- [Short exercise]:
Answer these questions about the passage on women in China below:
1. By what test does the passage say a nation's civilization may be estimated?
2. Which ancient sage does the passage quote on how a betrothed lady should behave?
3. According to the female historian Pau Hwuypau, what rank do women hold among mankind?

- [Article]:
★ ★ ★ ★ ★ ★ ★

It has been justly remarked, that a nation's civilization may be estimated from the rank its females hold in society.
If the civilization of China be estimated by this test, then is she far from deserving that place among the nations she so presumptuously claims. Females have always been regarded with contempt by the Chinese; their ancient sages having deemed them hardly worthy of their attention. Confucius thus speaks of them:-“ The lady who is to be betrothed to a husband, should follow blindly the wishes of her parents, yielding implicit obedience to their will. From the moment she is joined in wedlock, she ceases to exist; her whole being is absorbed in that of her lord. She ought to know nothing but his will, and to deny herself in order to please him. She should speak only to her husband, and never be seen out of doors.” Pau Hwuypau, a much admired female historian of China, has laid down rules for the government of her sex, in which she treats of their proper station in society. She tells them that “they hold the lowest rank among mankind, and that employments the least honourable ought to be, and are their lot.” We could not expect that this doctrine, coming from a female who ought to have been an advocate for her sex, and one too held in so much esteem as Pau Hwuy pau, esteemed perhaps on account of this very doctrine, would be overlooked by the “lords of creation," especially as it accords so well with their domineering disposition in China.

★ ★ ★ ★ ★ ★ ★

- [Source data]:
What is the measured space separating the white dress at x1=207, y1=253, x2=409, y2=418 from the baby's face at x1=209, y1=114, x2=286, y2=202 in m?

★ ★ ★ ★ ★ ★ ★

- [Answer to the exercise]:
1. By the rank its females hold in society.
2. Confucius.
3. The lowest rank.